# PROBLEM TO WORK ON:
Below are records; count the lines among them that include the string "burst", and state only the number.

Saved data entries
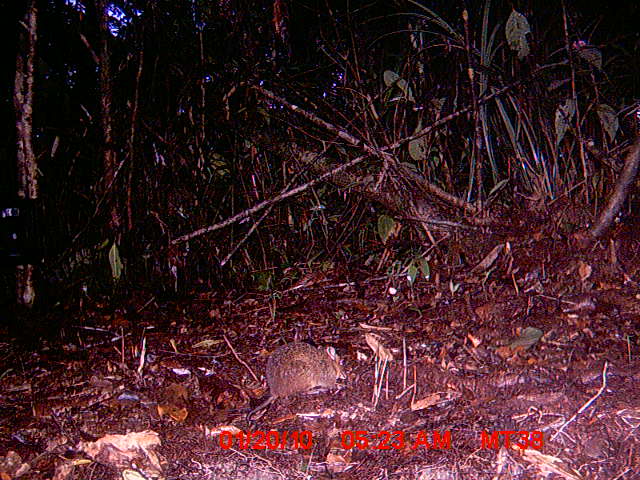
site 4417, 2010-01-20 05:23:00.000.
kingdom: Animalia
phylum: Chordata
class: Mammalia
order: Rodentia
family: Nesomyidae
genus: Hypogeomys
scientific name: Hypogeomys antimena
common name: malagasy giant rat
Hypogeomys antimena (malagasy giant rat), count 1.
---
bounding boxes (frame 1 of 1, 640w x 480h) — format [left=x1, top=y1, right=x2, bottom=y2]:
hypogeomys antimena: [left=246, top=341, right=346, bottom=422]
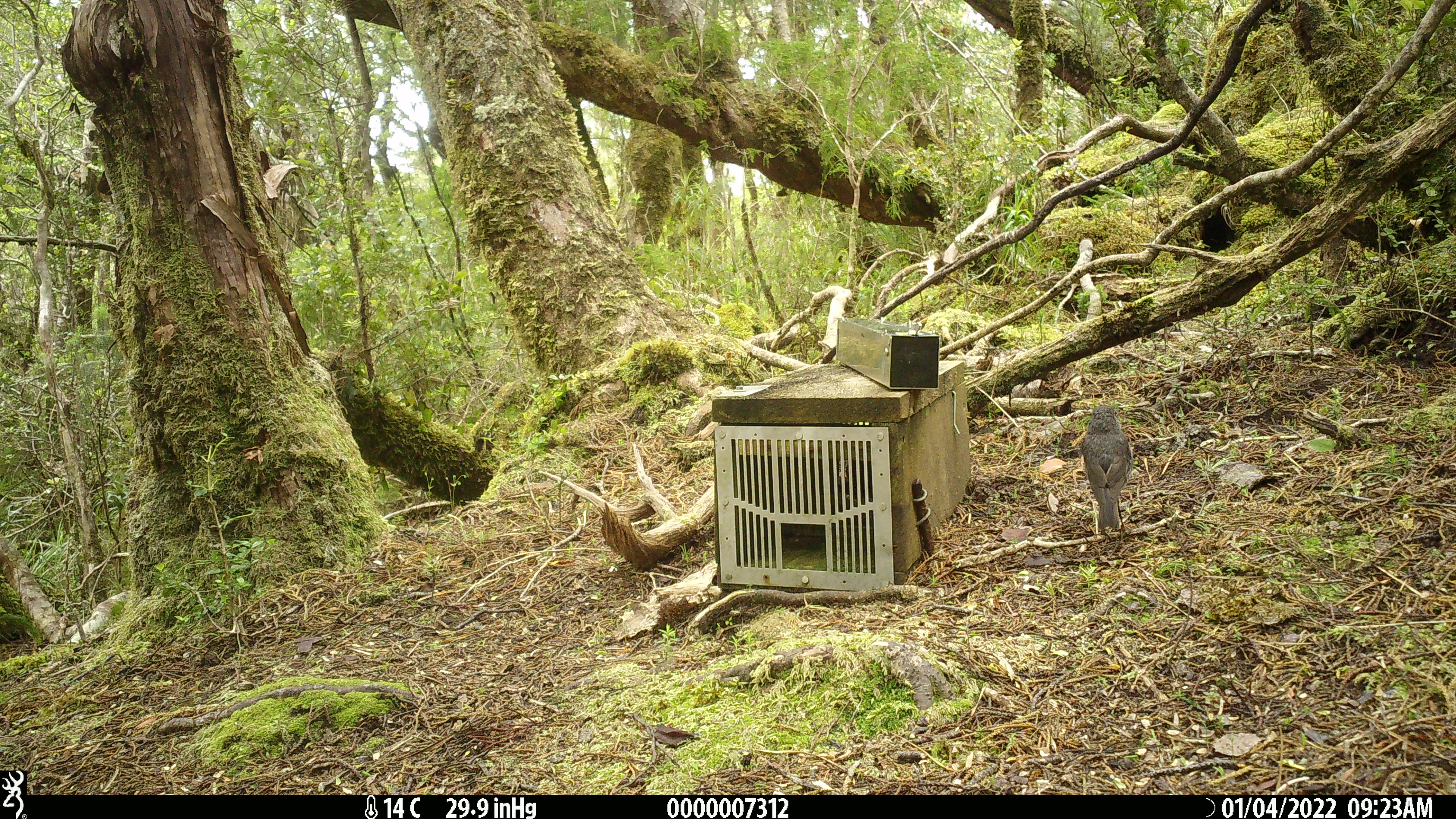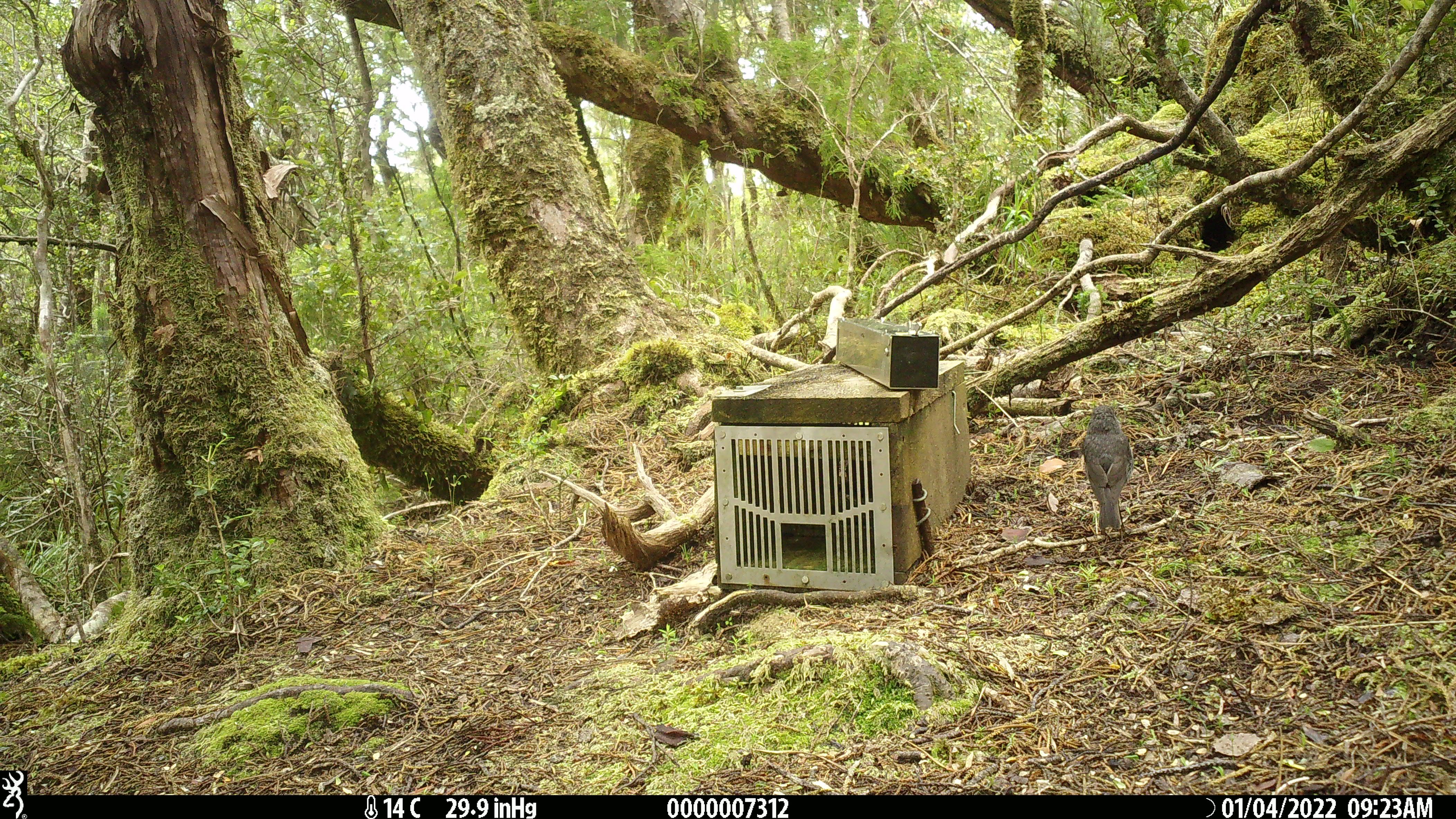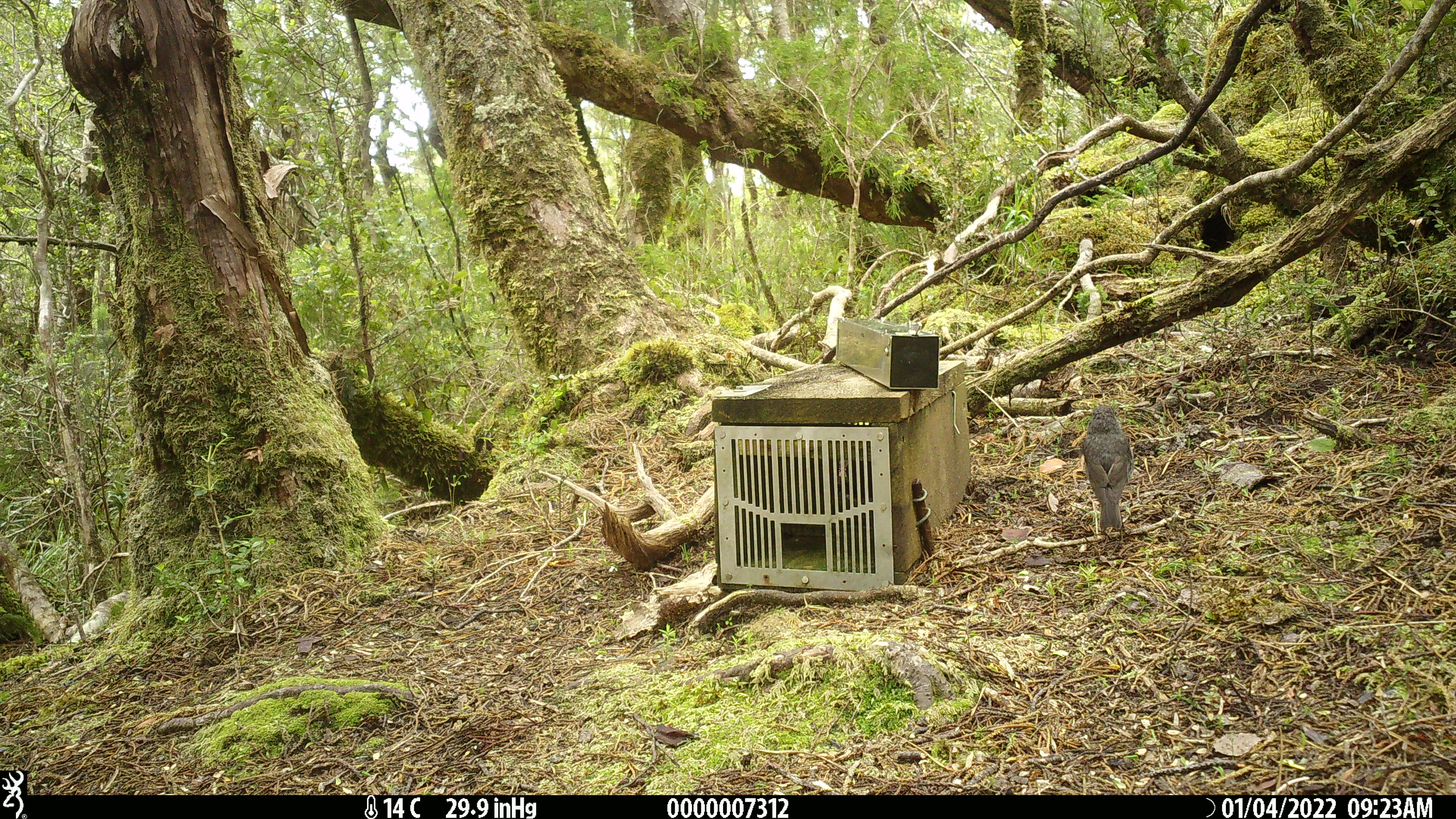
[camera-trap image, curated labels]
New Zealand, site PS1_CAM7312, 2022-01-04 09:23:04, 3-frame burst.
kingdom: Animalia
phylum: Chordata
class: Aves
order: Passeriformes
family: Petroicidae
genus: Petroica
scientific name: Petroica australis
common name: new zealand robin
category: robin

...

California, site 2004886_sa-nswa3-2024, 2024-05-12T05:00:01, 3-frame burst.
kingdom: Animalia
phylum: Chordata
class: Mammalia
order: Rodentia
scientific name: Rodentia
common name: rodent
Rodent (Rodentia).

# RESULT:
2